World Bank: Economic Outlook for 2021

 

In a recent report, The World Bank has projected global economy to expand by 5.6 percent in 2021, its strongest post-recession growth rate in 80 years. This recovery, however, is uneven and largely reflects sharp rebounds in some major economies, most notably the United States (U.S.), owing to its large fiscal support. Nevertheless, global GDP is expected to remain 1.9 percent below pre-pandemic projections.

The ongoing pandemic and movement restrictions will affect Malaysia’s economy in the near term. According to the World Bank, Malaysia’s economy is projected to grow by 4.5 percent in 2021. This latest projection is 1.5 percentage points lower than the earlier forecast of 6.0 percent. The revision reflects the slower pathway towards suppression of the pandemic and the slower-than-expected vaccine rollout. The trajectory and pace of growth will depend on the duration and severity of movement restrictions, the containment of the pandemic, and the pace of the vaccine rollout.


The worsening COVID-19 situation and the re-imposition of the MCO is expected to have considerable impact on private consumption. The movement restrictions coupled with increased precautionary behaviour and subdued wage growth is expected to affect household spending activity (2021f: 4.2 percent; 2020: -4.3 percent). This is especially so for services-related sectors. Meanwhile, public consumption is expected to continue to expand over the near term, albeit at a slower rate.

With recovering global demand, export growth is likely to gain momentum. Given the acceleration of advanced nations’ vaccination programs and the reopening of their economies, global demand is expected to continue to recover in the near term. The growth rate for Malaysia’s exports of goods and services is projected to rebound to 13.1 percent in 2021 (2020: -8.9 percent) as global demand picks up. Import growth is projected to rise by 13.6 percent (2020: -8.4 percent), with the growth of intermediate and capital imports regaining some momentum due to improvements in exports and investment.

It is projected that investment activities will be driven by continued improvement in export-related activities. Gross fixed capital formation is projected to rebound to 6.2 percent (2020: -14.5 percent), supported by increased capital expenditure in the private sector. Increased production in the manufacturing and trade related sectors, particularly in the E&E as well as oil and gas subsectors, will support this growth.

Headline inflation is projected to be higher in 2021. The average consumer price inflation rate is projected to increase to 3.0 percent, (2020: -1.2 percent), mainly due to the gradual improvement to domestic demand and higher fuel prices.

However, the economy faces several downside risks. An ineffective containment of the outbreak could see Malaysia remain in an ongoing cycle of movement controls, posing a further drag on the economy. Further delays in Malaysia’s vaccine rollout could also affect the planned reopening of the economy. The current slow pace of Malaysia’s vaccine rollout and any further delays could also affect a more certain reopening of the economy. In addition, the number of vulnerable households could remain elevated and the ongoing domestic political uncertainty could continue to hinder the progress of the recovery effort in the near term.

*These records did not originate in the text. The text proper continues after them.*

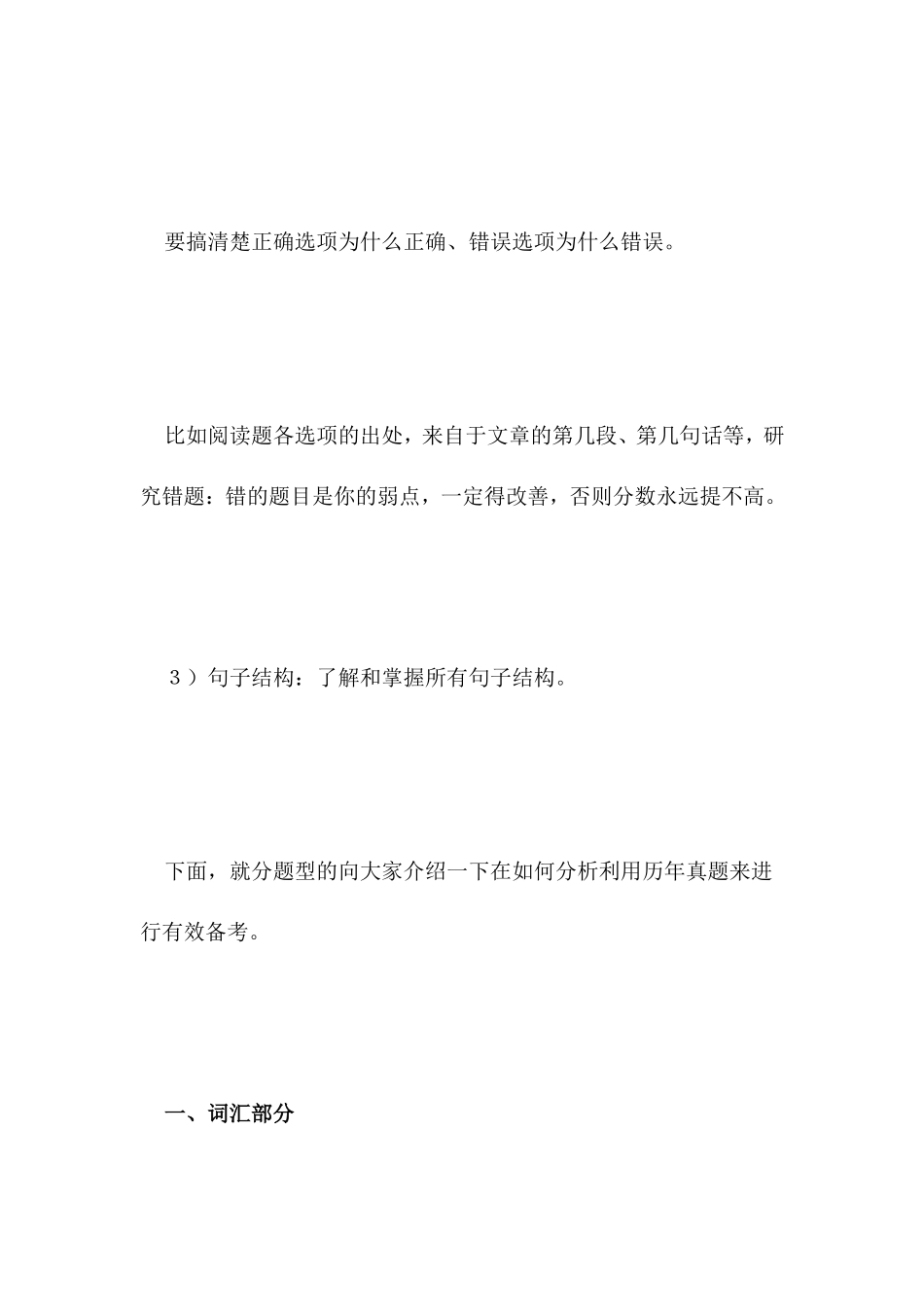 要搞清楚正确选项为什么正确、错误选项为什么错误。

比如阅读题各选项的出处，来自于文章的第几段、第几句话等，研究错题：错的题目是你的弱点，一定得改善，否则分数永远提不高。

３）句子结构：了解和掌握所有句子结构。

下面，就分题型的向大家介绍一下在如何分析利用历年真题来进行有效备考。

一、词汇部分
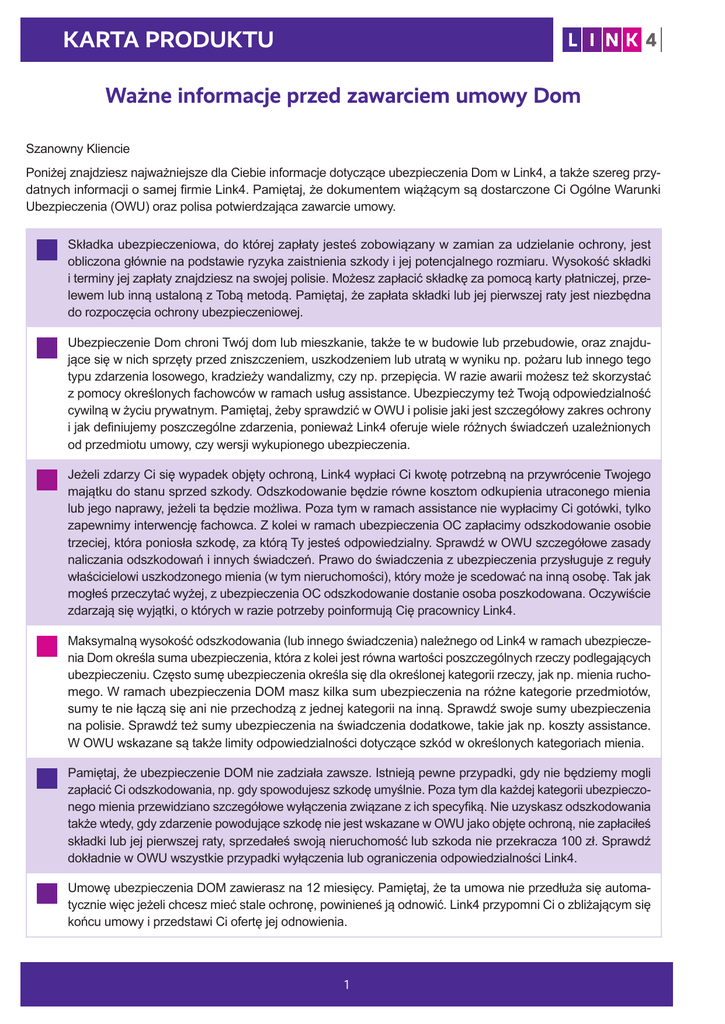 KARTA PRODUKTU

LINK4

Ważne informacje przed zawarciem umowy Dom

Szanowny Kliencie

Poniżej znajdziesz najważniejsze dla Ciebie informacje dotyczące ubezpieczenia Dom w Link4, a także szereg przydatnych informacji o samej firmie Link4. Pamiętaj, że dokumentem wiążącym są dostarczone Ci Ogólne Warunki Ubezpieczenia (OWU) oraz polisa potwierdzająca zawarcie umowy.

Składka ubezpieczeniowa, do której zapłaty jesteś zobowiązany w zamian za udzielanie ochrony, jest obliczona głównie na podstawie ryzyka zaistnienia szkody i jej potencjalnego rozmiaru. Wysokość składki i terminy jej zapłaty znajdziesz na swojej polisie. Możesz zapłacić składkę za pomocą karty płatniczej, przelewem lub inną ustaloną z Tobą metodą. Pamiętaj, że zapłata składki lub jej pierwszej raty jest niezbędna do rozpoczęcia ochrony ubezpieczeniowej.

Ubezpieczenie Dom chroni Twój dom lub mieszkanie, także te w budowie lub przebudowie, oraz znajdujące się w nich sprzęty przed zniszczeniem, uszkodzeniem lub utratą w wyniku np. pożaru lub innego tego typu zdarzenia losowego, kradzieży wandalizmy, czy np. przepięcia. W razie awarii możesz też skorzystać z pomocy określonych fachowców w ramach usług assistance. Ubezpieczymy też Twoją odpowiedzialność cywilną w życiu prywatnym. Pamiętaj, żeby sprawdzić w OWU i polisie jaki jest szczegółowy zakres ochrony i jak definiujemy poszczególne zdarzenia, ponieważ Link4 oferuje wiele różnych świadczeń uzależnionych od przedmiotu umowy, czy wersji wykupionego ubezpieczenia.

Jeżeli zdarzy Ci się wypadek objęty ochroną, Link4 wypłaci Ci kwotę potrzebną na przywrócenie Twojego majątku do stanu sprzed szkody. Odszkodowanie będzie równe kosztom odkupienia utraconego mienia lub jego naprawy, jeżeli ta będzie możliwa. Poza tym w ramach assistance nie wypłacimy Ci gotówki, tylko zapewnimy interwencję fachowca. Z kolei w ramach ubezpieczenia OC zapłacimy odszkodowanie osobie trzeciej, która poniosła szkodę, za którą Ty jesteś odpowiedzialny. Sprawdź w OWU szczegółowe zasady naliczania odszkodowań i innych świadczeń. Prawo do świadczenia z ubezpieczenia przysługuje z reguły właścicielowi uszkodzonego mienia (w tym nieruchomości), który może je scedować na inną osobę. Tak jak mogłeś przeczytać wyżej, z ubezpieczenia OC odszkodowanie dostanie osoba poszkodowana. Oczywiście zdarzają się wyjątki, o których w razie potrzeby poinformują Cię pracownicy Link4.

Maksymalną wysokość odszkodowania (lub innego świadczenia) należnego od Link4 w ramach ubezpieczenia Dom określa suma ubezpieczenia, która z kolei jest równa wartości poszczególnych rzeczy podlegających ubezpieczeniu. Często sumę ubezpieczenia określa się dla określonej kategorii rzeczy, jak np. mienia ruchomego. W ramach ubezpieczenia DOM masz kilka sum ubezpieczenia na różne kategorie przedmiotów, sumy te nie łączą się ani nie przechodzą z jednej kategorii na inną. Sprawdź swoje sumy ubezpieczenia na polisie. Sprawdź też sumy ubezpieczenia na świadczenia dodatkowe, takie jak np. koszty assistance. W OWU wskazane są także limity odpowiedzialności dotyczące szkód w określonych kategoriach mienia.

Pamiętaj, że ubezpieczenie DOM nie zadziała zawsze. Istnieją pewne przypadki, gdy nie będziemy mogli zapłacić Ci odszkodowania, np. gdy spowodujesz szkodę umyślnie. Poza tym dla każdej kategorii ubezpieczonego mienia przewidziano szczegółowe wyłączenia związane z ich specyfiką. Nie uzyskasz odszkodowania także wtedy, gdy zdarzenie powodujące szkodę nie jest wskazane w OWU jako objęte ochroną, nie zapłaciłeś składki lub jej pierwszej raty, sprzedałeś swoją nieruchomość lub szkoda nie przekracza 100 zł. Sprawdź dokładnie w OWU wszystkie przypadki wyłączenia lub ograniczenia odpowiedzialności Link4.

Umowę ubezpieczenia DOM zawierasz na 12 miesięcy. Pamiętaj, że ta umowa nie przedłuża się automatycznie więc jeżeli chcesz mieć stale ochronę, powinieneś ją odnowić. Link4 przypomni Ci o zbliżającym się końcu umowy i przedstawi Ci ofertę jej odnowienia.

1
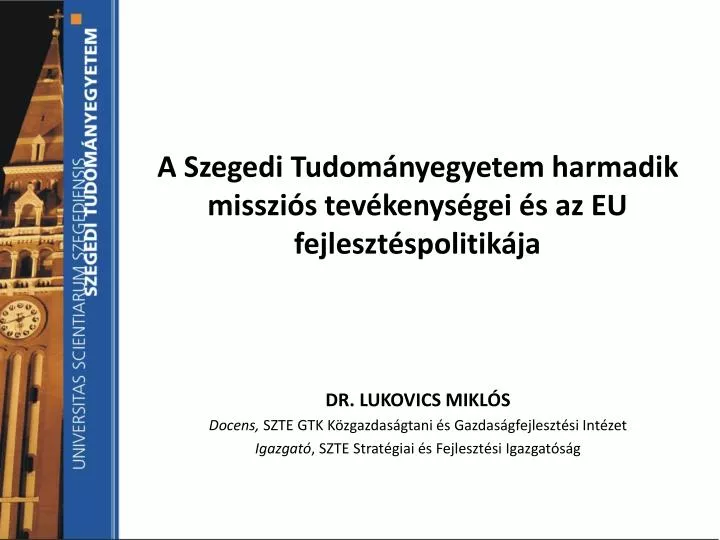 UNIVERSITAS SCIENTIARUM SZEGEDIENSIS
SZEGEDI TUDOMÁNYEGYETEM

A Szegedi Tudományegyetem harmadik missziós tevékenységei és az EU fejlesztéspolitikája

DR. LUKOVICS MIKLÓS
Docens, SZTE GTK Közgazdaságtani és Gazdaságfejlesztési Intézet
Igazgató, SZTE Stratégiai és Fejlesztési Igazgatóság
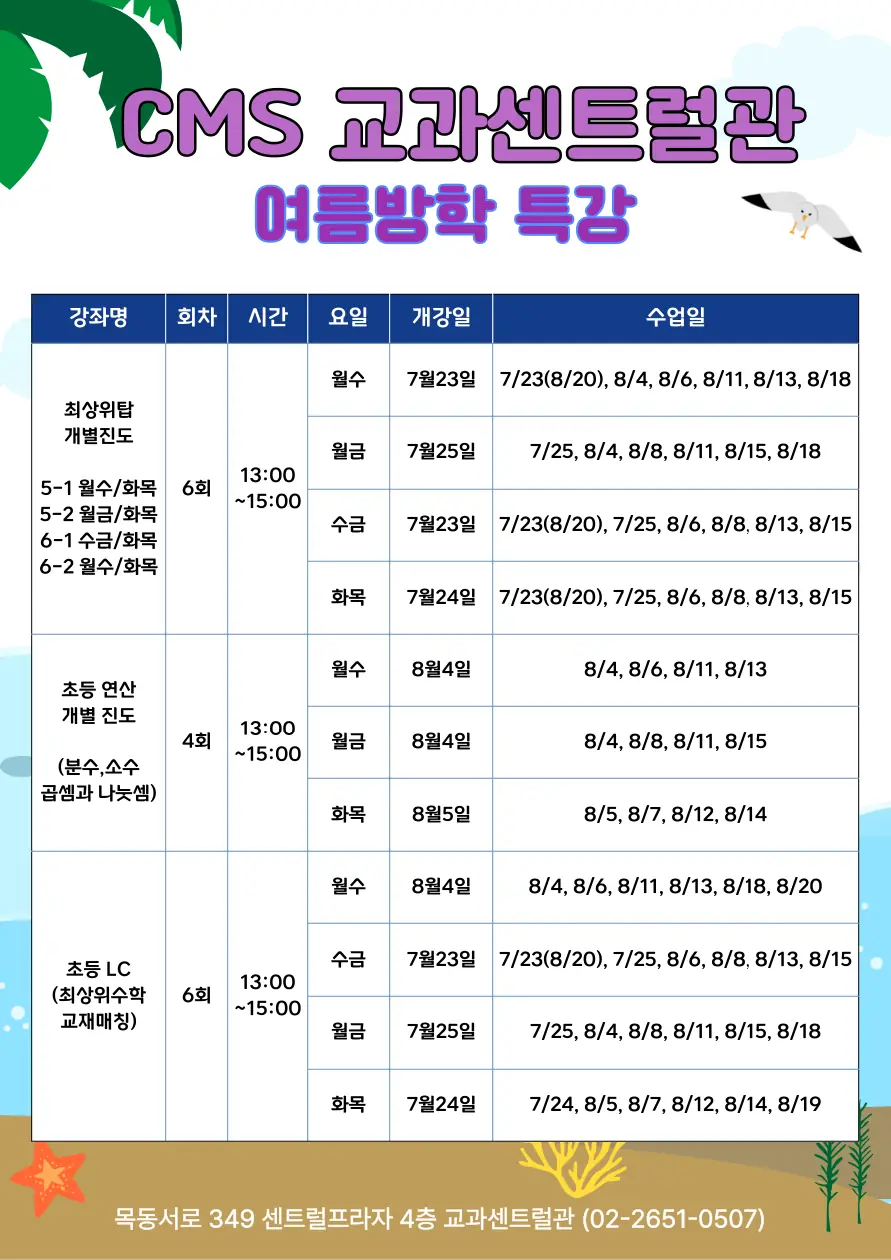 CMS 교과센트럴관

여름방학 특강

| 강좌명 | 회차 | 시간 | 요일 | 개강일 | 수업일 |
|---|---|---|---|---|---|
| 최상위탑 개별진도 5-1 월수/화목 5-2 월금/화목 6-1 수금/화목 6-2 월수/화목 | 6회 | 13:00 ~15:00 | 월수 | 7월23일 | 7/23(8/20), 8/4, 8/6, 8/11, 8/13, 8/18 |
| | | | 월금 | 7월25일 | 7/25, 8/4, 8/8, 8/11, 8/15, 8/18 |
| | | | 수금 | 7월23일 | 7/23(8/20), 7/25, 8/6, 8/8, 8/13, 8/15 |
| | | | 화목 | 7월24일 | 7/23(8/20), 7/25, 8/6, 8/8, 8/13, 8/15 |
| 초등 연산 개별 진도 (분수,소수 곱셈과 나눗셈) | 4회 | 13:00 ~15:00 | 월수 | 8월4일 | 8/4, 8/6, 8/11, 8/13 |
| | | | 월금 | 8월4일 | 8/4, 8/8, 8/11, 8/15 |
| | | | 화목 | 8월5일 | 8/5, 8/7, 8/12, 8/14 |
| 초등 LC (최상위수학 교재매칭) | 6회 | 13:00 ~15:00 | 월수 | 8월4일 | 8/4, 8/6, 8/11, 8/13, 8/18, 8/20 |
| | | | 수금 | 7월23일 | 7/23(8/20), 7/25, 8/6, 8/8, 8/13, 8/15 |
| | | | 월금 | 7월25일 | 7/25, 8/4, 8/8, 8/11, 8/15, 8/18 |
| | | | 화목 | 7월24일 | 7/24, 8/5, 8/7, 8/12, 8/14, 8/19 |

목동서로 349 센트럴프라자 4층 교과센트럴관 (02-2651-0507)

In 2020, private investment fell by almost 12 percent with FDI contracting by 55 percent. Malaysian firms, especially SMEs lag global peers on productivity measures. Productivity growth and private-sector innovation will be the primary drivers of future growth. Deep structural reforms will be needed to remove distortions, encourage innovation, strengthen competition in markets, improve the investment climate, and facilitate deeper regional integration.

Having said all that, it would have been better for the World Bank to have given a range on its forecast growth, say 3-4.5% rather than a fixed number. In addition, it should have detailed what reforms are required in the immediate. It may be obvious but coming from a major institution carries higher weight. Malaysia is behind its neighbours like Singapore and Vietnam not because of resources or planning but more of its own doing of legacy policies and their continued failure in implementation. Can we do better?